- Bikna Location in West Bengal, India Bikna Bikna (India)
- Coordinates: 23°15′19.4″N 87°05′32.3″E﻿ / ﻿23.255389°N 87.092306°E
- Country: India
- State: West Bengal
- District: Bankura

Population (2011)
- • Total: 3,876

Languages
- • Official: Bengali, English
- Time zone: UTC+5:30 (IST)
- PIN: 722155 (Kesiakole)
- Telephone/STD code: 03241
- Lok Sabha constituency: Bishnupur
- Vidhan Sabha constituency: Onda
- Website: bankura.gov.in

= Bikna =

Bikna is a village in the Bankura II CD block in the Bankura Sadar subdivision of the Bankura district in the state of West Bengal, India.

==Geography==

===Location===
Bikna is located at .

===Area overview===
The map alongside shows the Bankura Sadar subdivision of Bankura district. Physiographically, this area is part of the Bankura Uplands in the west gradually merging with the Bankura-Bishnupur Rarh Plains in the north-east. The western portions are characterised by undulating terrain with many hills and ridges. The area is having a gradual descent from the Chota Nagpur Plateau. The soil is laterite red and hard beds are covered with scrub jungle and sal wood. Gradually it gives way to just uneven rolling lands but the soil continues to be lateritic. There are coal mines in the northern part, along the Damodar River. It is a predominantly rural area with 89% of the population living in rural areas and only 11% living in the urban areas.

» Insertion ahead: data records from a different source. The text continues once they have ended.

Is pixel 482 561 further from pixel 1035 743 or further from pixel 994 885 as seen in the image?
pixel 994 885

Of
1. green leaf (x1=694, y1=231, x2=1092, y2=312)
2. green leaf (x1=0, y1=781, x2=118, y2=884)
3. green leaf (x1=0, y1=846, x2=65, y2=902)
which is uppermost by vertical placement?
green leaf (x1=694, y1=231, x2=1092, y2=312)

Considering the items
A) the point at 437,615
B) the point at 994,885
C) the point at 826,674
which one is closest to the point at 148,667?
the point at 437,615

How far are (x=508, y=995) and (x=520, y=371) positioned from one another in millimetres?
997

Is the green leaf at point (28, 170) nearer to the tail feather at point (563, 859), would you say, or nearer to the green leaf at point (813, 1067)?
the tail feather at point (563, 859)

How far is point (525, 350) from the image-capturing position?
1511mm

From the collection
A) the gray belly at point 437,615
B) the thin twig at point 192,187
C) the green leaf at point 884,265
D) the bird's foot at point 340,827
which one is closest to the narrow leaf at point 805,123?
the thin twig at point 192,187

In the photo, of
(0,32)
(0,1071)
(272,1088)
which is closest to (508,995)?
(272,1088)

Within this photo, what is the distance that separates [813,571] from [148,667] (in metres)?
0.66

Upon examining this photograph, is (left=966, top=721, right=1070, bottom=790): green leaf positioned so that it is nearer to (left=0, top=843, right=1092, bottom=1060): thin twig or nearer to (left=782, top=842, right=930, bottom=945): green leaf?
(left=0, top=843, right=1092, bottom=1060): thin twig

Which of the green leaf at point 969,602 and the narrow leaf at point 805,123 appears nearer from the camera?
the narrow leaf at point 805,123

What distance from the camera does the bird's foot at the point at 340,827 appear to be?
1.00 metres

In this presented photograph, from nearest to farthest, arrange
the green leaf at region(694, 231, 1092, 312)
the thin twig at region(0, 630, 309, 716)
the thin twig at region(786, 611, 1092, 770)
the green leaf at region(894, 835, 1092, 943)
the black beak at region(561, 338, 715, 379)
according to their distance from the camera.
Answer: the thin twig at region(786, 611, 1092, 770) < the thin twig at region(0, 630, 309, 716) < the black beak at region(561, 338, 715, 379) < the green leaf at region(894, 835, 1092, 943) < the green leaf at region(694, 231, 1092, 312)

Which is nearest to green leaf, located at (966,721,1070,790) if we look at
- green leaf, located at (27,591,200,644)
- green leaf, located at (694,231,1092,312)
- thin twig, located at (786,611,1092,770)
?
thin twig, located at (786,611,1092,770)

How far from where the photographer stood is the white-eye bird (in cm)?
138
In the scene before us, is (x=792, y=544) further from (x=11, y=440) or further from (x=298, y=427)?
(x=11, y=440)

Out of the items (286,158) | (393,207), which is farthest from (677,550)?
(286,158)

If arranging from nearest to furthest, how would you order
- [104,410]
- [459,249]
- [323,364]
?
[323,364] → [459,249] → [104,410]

Note: The map alongside presents some of the notable locations in the subdivision. All places marked in the map are linked in the larger full screen map.

==Civic administration==
===CD block HQ===
The headquarters of Bankura II CD block are located at Village Bikna in PO Kesiakole.

==Demographics==
According to the 2011 Census of India, Bikna had a total population of 3,876 of which 1,961 (51%) were males and 1915 (49%) were females. Population below 6 years was 450. The total number of literates in Bikna was 2,565 (74.87% of the population over 6 years).

==Education==
Manohari Devi Bajia DAV Public School is an English-medium coeducational higher secondary school following CBSE syllabus, established in 2001.

Bikna K.P.S. Vidyapith is a Bengali-medium coeducational institution established in 1964. It has facilities for teaching from class V to class XII. The school has 20 computers, a library with 3,000 books and a playground.

==Transport==
State Highway 9, running from Durgapur (in Paschim Bardhaman district) to Nayagram (in Jhargram district), passes through Bikna.

Bikna railway station is on the Bankura–Masagram line under the Adra railway division.

==Healthcare==
Kanchanpur Block Primary Health Centre, with 15 beds at Kanchanpur, is the major government medical facility in the Bankura II CD block. There are primary health centres at Narrah (with 4 beds) and Mankanali (with 10 beds).

==Dhokra at Bikna==
There is a small community living in Bikna who are involved in making dhokra handicrafts. Thirty-six related families live in this close-knit clan community. Their forefathers came from Chhotanagpur and are believed to have been nomads but now they are firmly settled here and have even adopted a Sanskritised surname ‘Karmakar’, which is close, in its meaning to the English surname ‘Smith’. They follow the cire purdue or lost wax process for making small metallic decorative items. They have been facing problems where their traditional furnaces for melting the metal was proving to be uneconomic and raising costs. An organization named NISTADS got involved in developing a new furnace for the Bikna artisans. The clash of modernity and traditions had its own problems. However, the modern furnace has found acceptance at both Bikna and Dwaraipur, some two hours by road, in Purba Bardhaman district, another place where around 20 families are involved in the dhokra craft.

A global market emerged in the United States and Europe for the dhokra products. The artefacts display a uniqueness of a rustic and primitive appearance with the original tribal flavour.